Thompson Sampling

## Overview

Thompson Sampling is a probabilistic algorithm used for decision-making in multi-armed bandit problems. It balances exploration and exploitation by maintaining probability distributions of potential rewards for each option.

Unlike Upper Confidence Bound (UCB), which is deterministic and updates every round, Thompson Sampling is probabilistic and can handle delayed feedback. This makes it practical for applications such as online advertising, where updates can occur in batches rather than in real-time.

## Algorithm Steps

1. **Initialize**: Maintain two counters for each ad:

- The number of times an ad received a reward of 1.

- The number of times an ad received a reward of 0.

2. **Sampling**: At each round, for each ad:

- Draw a random sample from a Beta distribution using the recorded rewards.

3. **Selection**: Choose the ad with the highest sampled value.

4. **Update**: Record the reward obtained from the chosen ad and update the counters accordingly.

## Code Implementation

### Importing Libraries

```python

import numpy as np

import matplotlib.pyplot as plt

import pandas as pd

import random # For beta distribution sampling

```

### Loading Dataset

```python

dataset = pd.read_csv('Ads_CTR_Optimisation.csv')

```

### Thompson Sampling Implementation

```python

N = 500 # Number of rounds (users clicking on ads)

d = 10 # Number of ads

ads_selected = [] # List to store selected ads

# Step 1: Initialize counters for rewards

numbers_of_reward_1 = [0] * d # Number of times ad i got reward 1

numbers_of_reward_0 = [0] * d # Number of times ad i got reward 0

total_reward = 0 # Total accumulated reward

# Step 2: Loop over each round

for n in range(0, N):

ad = 0 # Selected ad for this round

max_random = 0 # Maximum beta distribution sample in this round

# Step 3: Draw a sample from the beta distribution for each ad

for i in range(0, d):

random_beta = random.betavariate(numbers_of_reward_1[i] + 1, numbers_of_reward_0[i] + 1)

if random_beta > max_random:

max_random = random_beta

ad = i # Fixing incorrect index assignment

ads_selected.append(ad) # Append selected ad for this round

reward = dataset.values[n, ad] # Get the reward for the selected ad

# Update reward counters

if reward == 1:

numbers_of_reward_1[ad] += 1

else:

numbers_of_reward_0[ad] += 1

total_reward += reward # Update total reward

```

### Visualizing the Results

```python

plt.hist(ads_selected, bins=np.arange(d+1)-0.5, edgecolor='black')

plt.title('Histogram of Ads Selections')

plt.xlabel('Ads')

plt.ylabel('Number of times each ad was selected')

plt.xticks(range(d))

plt.show()

```

## Comparison: UCB vs.
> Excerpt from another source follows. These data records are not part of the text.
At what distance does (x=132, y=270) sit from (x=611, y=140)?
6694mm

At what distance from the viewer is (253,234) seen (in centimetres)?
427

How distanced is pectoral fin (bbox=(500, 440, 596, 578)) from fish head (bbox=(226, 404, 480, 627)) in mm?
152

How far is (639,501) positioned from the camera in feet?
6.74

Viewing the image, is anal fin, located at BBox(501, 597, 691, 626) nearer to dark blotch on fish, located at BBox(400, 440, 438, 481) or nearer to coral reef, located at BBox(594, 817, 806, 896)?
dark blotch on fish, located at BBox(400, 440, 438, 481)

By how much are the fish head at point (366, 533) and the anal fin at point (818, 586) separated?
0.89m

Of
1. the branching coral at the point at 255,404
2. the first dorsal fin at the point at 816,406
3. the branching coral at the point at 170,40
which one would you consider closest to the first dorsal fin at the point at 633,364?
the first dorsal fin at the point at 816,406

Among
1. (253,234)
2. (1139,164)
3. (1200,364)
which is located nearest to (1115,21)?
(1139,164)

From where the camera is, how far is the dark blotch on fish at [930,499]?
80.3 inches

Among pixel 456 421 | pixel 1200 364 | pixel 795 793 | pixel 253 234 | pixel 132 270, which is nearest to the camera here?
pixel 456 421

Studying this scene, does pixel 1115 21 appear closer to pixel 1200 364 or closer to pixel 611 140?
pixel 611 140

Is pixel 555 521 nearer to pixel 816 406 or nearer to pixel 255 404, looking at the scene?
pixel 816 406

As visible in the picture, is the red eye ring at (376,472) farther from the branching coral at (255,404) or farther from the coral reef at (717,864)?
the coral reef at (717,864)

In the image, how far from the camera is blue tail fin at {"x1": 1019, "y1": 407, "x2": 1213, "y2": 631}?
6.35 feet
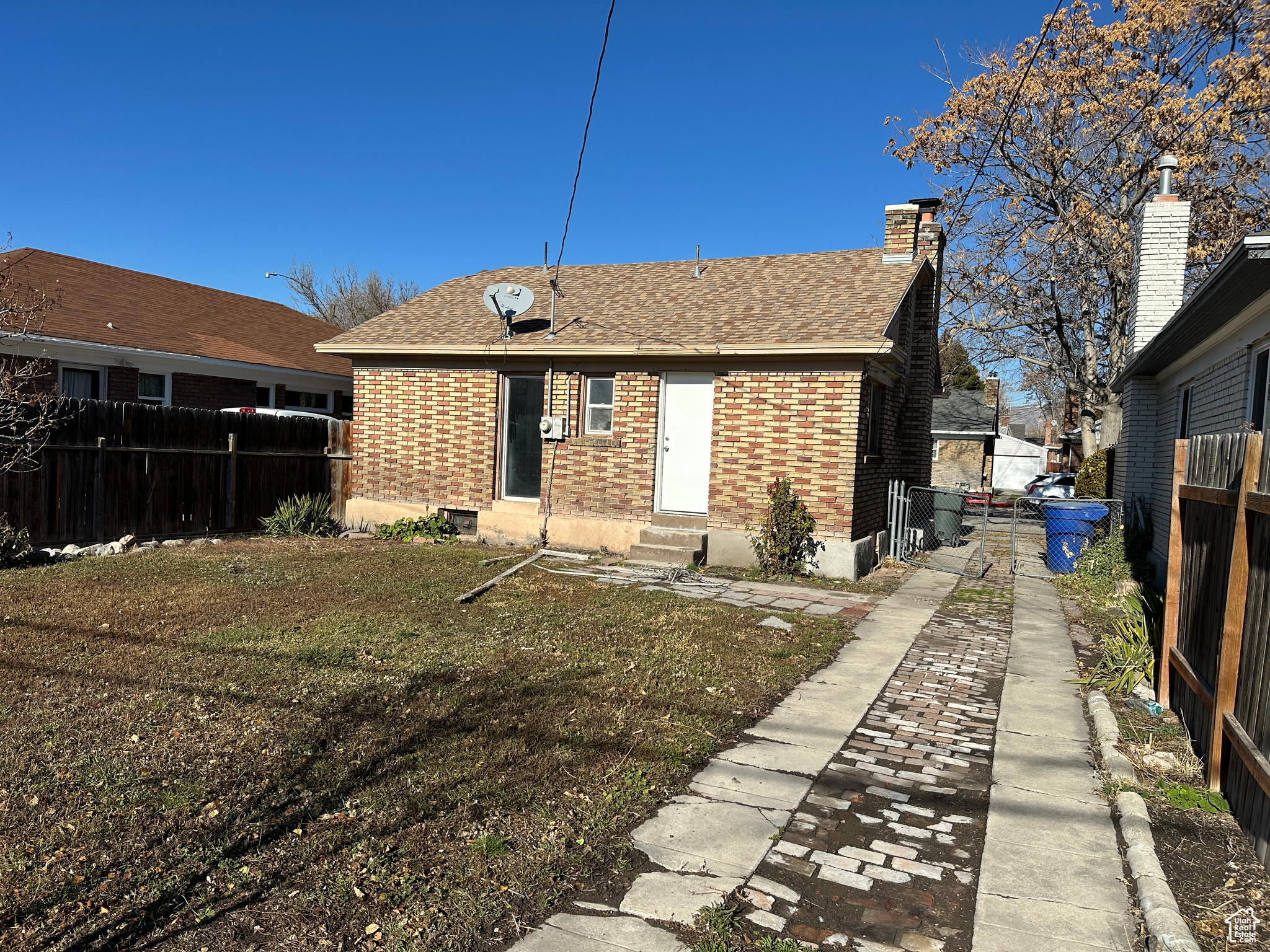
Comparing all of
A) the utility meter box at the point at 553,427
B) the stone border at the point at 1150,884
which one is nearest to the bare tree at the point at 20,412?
the utility meter box at the point at 553,427

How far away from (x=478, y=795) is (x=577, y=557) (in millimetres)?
7411

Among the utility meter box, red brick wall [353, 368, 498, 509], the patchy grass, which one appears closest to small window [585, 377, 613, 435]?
the utility meter box

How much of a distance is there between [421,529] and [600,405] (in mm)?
3614

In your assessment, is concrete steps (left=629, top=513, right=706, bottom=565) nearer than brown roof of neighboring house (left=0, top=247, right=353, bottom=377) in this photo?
Yes

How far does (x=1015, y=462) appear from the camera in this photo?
47250 millimetres

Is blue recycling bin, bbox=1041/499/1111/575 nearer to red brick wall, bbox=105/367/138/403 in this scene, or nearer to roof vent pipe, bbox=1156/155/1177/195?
roof vent pipe, bbox=1156/155/1177/195

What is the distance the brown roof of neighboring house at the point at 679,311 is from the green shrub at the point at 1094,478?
7.91m

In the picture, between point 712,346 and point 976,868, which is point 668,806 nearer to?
point 976,868

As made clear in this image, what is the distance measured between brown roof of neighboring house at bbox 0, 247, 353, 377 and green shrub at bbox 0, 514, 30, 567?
575 cm

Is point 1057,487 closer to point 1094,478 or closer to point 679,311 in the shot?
point 1094,478

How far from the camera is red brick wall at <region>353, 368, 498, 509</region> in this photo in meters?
13.1

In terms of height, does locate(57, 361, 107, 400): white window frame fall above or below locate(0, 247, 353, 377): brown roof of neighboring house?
below

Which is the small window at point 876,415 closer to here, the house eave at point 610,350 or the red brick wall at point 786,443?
the red brick wall at point 786,443

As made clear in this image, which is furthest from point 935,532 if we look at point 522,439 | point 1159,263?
point 522,439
Thompson Sampling

| Feature | UCB (Upper Confidence Bound) | Thompson Sampling |

|----------------------|-----------------------------|-------------------|

| Nature | Deterministic | Probabilistic |

| Update Requirement | Every round | Can be updated in batches |

| Randomness | None | Uses random sampling |

| Practicality | Works well with immediate updates | Suitable for delayed feedback |

## Conclusion

Thompson Sampling is often more practical than UCB in real-world applications due to its ability to handle delayed feedback and batch updates. This makes it a preferred choice for problems like online advertising, where ads can be updated periodically rather than immediately.